Written problem 1 ▸ Copy the passage on estate planning for digital assets word for word, from "Trusts and Estates" up to and including "are digital assets?".

--- BEGIN Selection ---

Trusts and Estates
Estate Planning in a Digital World
Every day we become more connected to each other through our computers and smartphones, and we increasingly depend upon digital technology in our daily lives. The Internet has replaced snail mail. We use social media to keep in touch with our “friends” and to network with our professional contacts. We pay our bills online and store our financial records, photographs, music, and videos in the “cloud.” This technological and behavioral revolution has created new challenges for families when a loved one becomes incapacitated or dies. Largely unheard of ten years ago, estate planning for digital assets has become a hot topic.1
What are digital assets?

--- END Selection ---
--- BEGIN Supplied entries ---

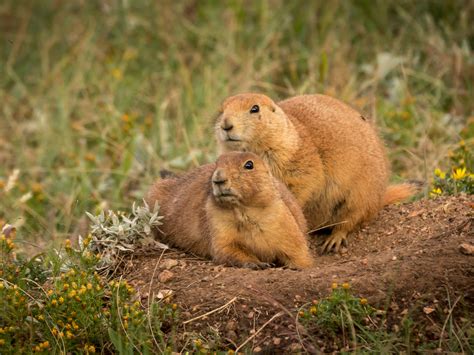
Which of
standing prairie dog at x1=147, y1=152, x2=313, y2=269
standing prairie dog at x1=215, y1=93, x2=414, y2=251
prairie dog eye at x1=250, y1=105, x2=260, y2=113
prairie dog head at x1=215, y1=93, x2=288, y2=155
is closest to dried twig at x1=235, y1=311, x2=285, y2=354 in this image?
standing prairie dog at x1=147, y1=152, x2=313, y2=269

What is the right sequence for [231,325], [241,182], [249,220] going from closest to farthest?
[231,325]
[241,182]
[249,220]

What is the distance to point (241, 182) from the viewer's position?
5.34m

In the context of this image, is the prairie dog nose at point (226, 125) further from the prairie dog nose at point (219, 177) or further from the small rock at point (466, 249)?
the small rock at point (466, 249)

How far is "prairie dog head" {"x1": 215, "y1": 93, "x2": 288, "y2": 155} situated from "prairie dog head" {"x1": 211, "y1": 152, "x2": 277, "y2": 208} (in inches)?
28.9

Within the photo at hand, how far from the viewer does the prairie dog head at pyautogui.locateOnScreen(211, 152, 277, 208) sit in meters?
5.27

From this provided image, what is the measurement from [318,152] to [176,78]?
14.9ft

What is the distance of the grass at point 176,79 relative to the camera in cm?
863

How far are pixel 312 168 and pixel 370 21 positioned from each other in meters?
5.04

--- END Supplied entries ---
--- BEGIN Supplied entries ---

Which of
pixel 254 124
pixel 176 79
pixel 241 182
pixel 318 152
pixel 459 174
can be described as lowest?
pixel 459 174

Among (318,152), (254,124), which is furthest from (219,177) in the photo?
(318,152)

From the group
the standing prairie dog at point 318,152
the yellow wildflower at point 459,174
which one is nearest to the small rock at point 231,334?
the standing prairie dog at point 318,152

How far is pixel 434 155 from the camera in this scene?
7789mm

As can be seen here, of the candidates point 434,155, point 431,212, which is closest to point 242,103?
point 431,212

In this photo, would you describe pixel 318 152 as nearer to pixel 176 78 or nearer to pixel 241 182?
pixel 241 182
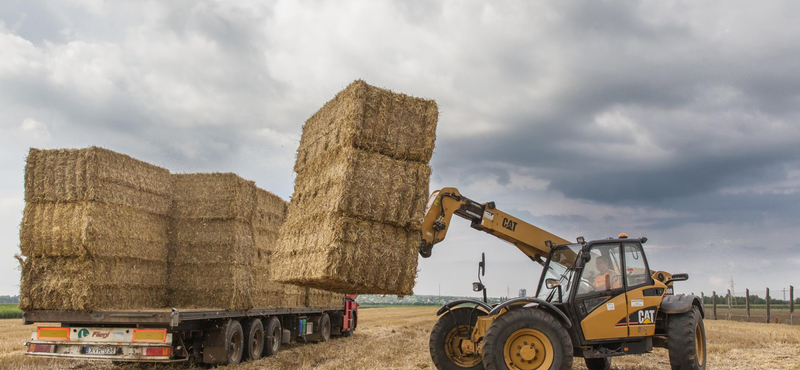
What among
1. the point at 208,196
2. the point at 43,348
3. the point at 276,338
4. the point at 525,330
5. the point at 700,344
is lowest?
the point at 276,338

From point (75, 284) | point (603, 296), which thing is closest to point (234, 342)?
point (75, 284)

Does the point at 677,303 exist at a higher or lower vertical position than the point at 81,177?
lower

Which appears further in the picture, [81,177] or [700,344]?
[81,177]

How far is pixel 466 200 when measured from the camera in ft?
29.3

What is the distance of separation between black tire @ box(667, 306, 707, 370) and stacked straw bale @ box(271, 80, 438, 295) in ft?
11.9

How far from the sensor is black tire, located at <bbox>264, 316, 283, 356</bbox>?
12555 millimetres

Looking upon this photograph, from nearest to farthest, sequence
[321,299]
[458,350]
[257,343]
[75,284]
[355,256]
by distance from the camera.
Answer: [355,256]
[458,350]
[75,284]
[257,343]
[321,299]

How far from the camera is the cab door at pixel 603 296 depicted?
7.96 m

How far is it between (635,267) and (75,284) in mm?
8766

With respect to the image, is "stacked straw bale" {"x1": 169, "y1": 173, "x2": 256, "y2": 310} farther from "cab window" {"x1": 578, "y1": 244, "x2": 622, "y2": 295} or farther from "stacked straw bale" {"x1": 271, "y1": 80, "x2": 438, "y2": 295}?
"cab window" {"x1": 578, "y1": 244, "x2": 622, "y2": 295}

--- END Supplied entries ---

Written problem 2 ▸ List every row that contains the string "image", where case counts.

Full response 1 ▸
Trusts and Estates
Estate Planning in a Digital World
Every day we become more connected to each other through our computers and smartphones, and we increasingly depend upon digital technology in our daily lives. The Internet has replaced snail mail. We use social media to keep in touch with our “friends” and to network with our professional contacts. We pay our bills online and store our financial records, photographs, music, and videos in the “cloud.” This technological and behavioral revolution has created new challenges for families when a loved one becomes incapacitated or dies. Largely unheard of ten years ago, estate planning for digital assets has become a hot topic.1
What are digital assets?

Full response 2 ▸
is closest to dried twig at x1=235, y1=311, x2=285, y2=354 in this image?
In the context of this image, is the prairie dog nose at point (226, 125) further from the prairie dog nose at point (219, 177) or further from the small rock at point (466, 249)?
From this provided image, what is the measurement from [318,152] to [176,78]?
With respect to the image, is "stacked straw bale" {"x1": 169, "y1": 173, "x2": 256, "y2": 310} farther from "cab window" {"x1": 578, "y1": 244, "x2": 622, "y2": 295} or farther from "stacked straw bale" {"x1": 271, "y1": 80, "x2": 438, "y2": 295}?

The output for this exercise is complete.